- Provided entries -
**********

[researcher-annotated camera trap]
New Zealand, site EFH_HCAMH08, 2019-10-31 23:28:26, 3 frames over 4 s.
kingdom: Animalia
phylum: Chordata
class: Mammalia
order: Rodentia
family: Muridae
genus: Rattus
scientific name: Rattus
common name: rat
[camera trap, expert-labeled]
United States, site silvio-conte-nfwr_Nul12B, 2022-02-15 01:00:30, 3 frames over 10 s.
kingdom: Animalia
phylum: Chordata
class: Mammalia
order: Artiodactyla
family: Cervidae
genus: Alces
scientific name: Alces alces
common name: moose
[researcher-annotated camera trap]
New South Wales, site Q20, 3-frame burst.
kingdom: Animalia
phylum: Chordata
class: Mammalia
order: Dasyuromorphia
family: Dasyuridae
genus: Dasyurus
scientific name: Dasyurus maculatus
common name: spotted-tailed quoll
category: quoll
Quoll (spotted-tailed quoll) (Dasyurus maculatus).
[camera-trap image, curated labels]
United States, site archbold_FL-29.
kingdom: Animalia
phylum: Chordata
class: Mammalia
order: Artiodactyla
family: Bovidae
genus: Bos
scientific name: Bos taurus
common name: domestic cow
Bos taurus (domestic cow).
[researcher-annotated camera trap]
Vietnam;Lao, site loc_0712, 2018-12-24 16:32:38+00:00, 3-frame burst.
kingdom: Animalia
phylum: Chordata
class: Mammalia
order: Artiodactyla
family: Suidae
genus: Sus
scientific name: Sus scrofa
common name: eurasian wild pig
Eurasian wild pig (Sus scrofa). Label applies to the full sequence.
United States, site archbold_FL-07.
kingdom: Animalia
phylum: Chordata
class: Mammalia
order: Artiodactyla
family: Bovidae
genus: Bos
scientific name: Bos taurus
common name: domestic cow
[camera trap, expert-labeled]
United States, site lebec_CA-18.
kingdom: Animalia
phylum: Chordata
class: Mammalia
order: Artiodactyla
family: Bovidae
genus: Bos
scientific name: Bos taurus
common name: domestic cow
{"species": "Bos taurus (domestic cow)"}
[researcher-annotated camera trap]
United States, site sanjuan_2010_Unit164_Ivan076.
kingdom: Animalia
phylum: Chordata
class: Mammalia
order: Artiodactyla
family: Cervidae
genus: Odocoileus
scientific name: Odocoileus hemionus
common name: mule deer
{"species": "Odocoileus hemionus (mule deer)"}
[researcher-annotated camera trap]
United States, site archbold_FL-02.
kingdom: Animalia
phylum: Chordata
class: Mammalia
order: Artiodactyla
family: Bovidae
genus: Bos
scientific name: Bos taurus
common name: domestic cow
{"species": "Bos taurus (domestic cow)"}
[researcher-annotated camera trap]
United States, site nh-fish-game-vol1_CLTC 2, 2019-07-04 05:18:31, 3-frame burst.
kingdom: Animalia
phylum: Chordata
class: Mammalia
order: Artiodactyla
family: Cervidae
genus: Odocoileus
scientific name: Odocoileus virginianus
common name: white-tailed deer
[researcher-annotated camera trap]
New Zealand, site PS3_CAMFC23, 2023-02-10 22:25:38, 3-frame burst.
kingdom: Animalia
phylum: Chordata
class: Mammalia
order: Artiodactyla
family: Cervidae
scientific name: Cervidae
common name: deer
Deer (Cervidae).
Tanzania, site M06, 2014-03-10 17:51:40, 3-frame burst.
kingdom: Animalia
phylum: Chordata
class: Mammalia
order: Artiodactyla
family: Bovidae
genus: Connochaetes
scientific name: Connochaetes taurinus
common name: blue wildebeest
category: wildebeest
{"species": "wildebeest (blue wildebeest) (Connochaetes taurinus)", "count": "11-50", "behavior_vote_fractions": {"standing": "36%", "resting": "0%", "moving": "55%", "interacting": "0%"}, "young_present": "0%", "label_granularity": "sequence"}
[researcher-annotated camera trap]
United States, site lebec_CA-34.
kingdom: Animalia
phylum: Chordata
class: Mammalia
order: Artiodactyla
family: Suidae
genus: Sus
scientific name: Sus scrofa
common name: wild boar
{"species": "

**********

- Try it -
Print the entries exactly.

- Task result -
[researcher-annotated camera trap]
New Zealand, site EFH_HCAMH08, 2019-10-31 23:28:26, 3 frames over 4 s.
kingdom: Animalia
phylum: Chordata
class: Mammalia
order: Rodentia
family: Muridae
genus: Rattus
scientific name: Rattus
common name: rat
[camera trap, expert-labeled]
United States, site silvio-conte-nfwr_Nul12B, 2022-02-15 01:00:30, 3 frames over 10 s.
kingdom: Animalia
phylum: Chordata
class: Mammalia
order: Artiodactyla
family: Cervidae
genus: Alces
scientific name: Alces alces
common name: moose
[researcher-annotated camera trap]
New South Wales, site Q20, 3-frame burst.
kingdom: Animalia
phylum: Chordata
class: Mammalia
order: Dasyuromorphia
family: Dasyuridae
genus: Dasyurus
scientific name: Dasyurus maculatus
common name: spotted-tailed quoll
category: quoll
Quoll (spotted-tailed quoll) (Dasyurus maculatus).
[camera-trap image, curated labels]
United States, site archbold_FL-29.
kingdom: Animalia
phylum: Chordata
class: Mammalia
order: Artiodactyla
family: Bovidae
genus: Bos
scientific name: Bos taurus
common name: domestic cow
Bos taurus (domestic cow).
[researcher-annotated camera trap]
Vietnam;Lao, site loc_0712, 2018-12-24 16:32:38+00:00, 3-frame burst.
kingdom: Animalia
phylum: Chordata
class: Mammalia
order: Artiodactyla
family: Suidae
genus: Sus
scientific name: Sus scrofa
common name: eurasian wild pig
Eurasian wild pig (Sus scrofa). Label applies to the full sequence.
United States, site archbold_FL-07.
kingdom: Animalia
phylum: Chordata
class: Mammalia
order: Artiodactyla
family: Bovidae
genus: Bos
scientific name: Bos taurus
common name: domestic cow
[camera trap, expert-labeled]
United States, site lebec_CA-18.
kingdom: Animalia
phylum: Chordata
class: Mammalia
order: Artiodactyla
family: Bovidae
genus: Bos
scientific name: Bos taurus
common name: domestic cow
{"species": "Bos taurus (domestic cow)"}
[researcher-annotated camera trap]
United States, site sanjuan_2010_Unit164_Ivan076.
kingdom: Animalia
phylum: Chordata
class: Mammalia
order: Artiodactyla
family: Cervidae
genus: Odocoileus
scientific name: Odocoileus hemionus
common name: mule deer
{"species": "Odocoileus hemionus (mule deer)"}
[researcher-annotated camera trap]
United States, site archbold_FL-02.
kingdom: Animalia
phylum: Chordata
class: Mammalia
order: Artiodactyla
family: Bovidae
genus: Bos
scientific name: Bos taurus
common name: domestic cow
{"species": "Bos taurus (domestic cow)"}
[researcher-annotated camera trap]
United States, site nh-fish-game-vol1_CLTC 2, 2019-07-04 05:18:31, 3-frame burst.
kingdom: Animalia
phylum: Chordata
class: Mammalia
order: Artiodactyla
family: Cervidae
genus: Odocoileus
scientific name: Odocoileus virginianus
common name: white-tailed deer
[researcher-annotated camera trap]
New Zealand, site PS3_CAMFC23, 2023-02-10 22:25:38, 3-frame burst.
kingdom: Animalia
phylum: Chordata
class: Mammalia
order: Artiodactyla
family: Cervidae
scientific name: Cervidae
common name: deer
Deer (Cervidae).
Tanzania, site M06, 2014-03-10 17:51:40, 3-frame burst.
kingdom: Animalia
phylum: Chordata
class: Mammalia
order: Artiodactyla
family: Bovidae
genus: Connochaetes
scientific name: Connochaetes taurinus
common name: blue wildebeest
category: wildebeest
{"species": "wildebeest (blue wildebeest) (Connochaetes taurinus)", "count": "11-50", "behavior_vote_fractions": {"standing": "36%", "resting": "0%", "moving": "55%", "interacting": "0%"}, "young_present": "0%", "label_granularity": "sequence"}
[researcher-annotated camera trap]
United States, site lebec_CA-34.
kingdom: Animalia
phylum: Chordata
class: Mammalia
order: Artiodactyla
family: Suidae
genus: Sus
scientific name: Sus scrofa
common name: wild boar
{"species": "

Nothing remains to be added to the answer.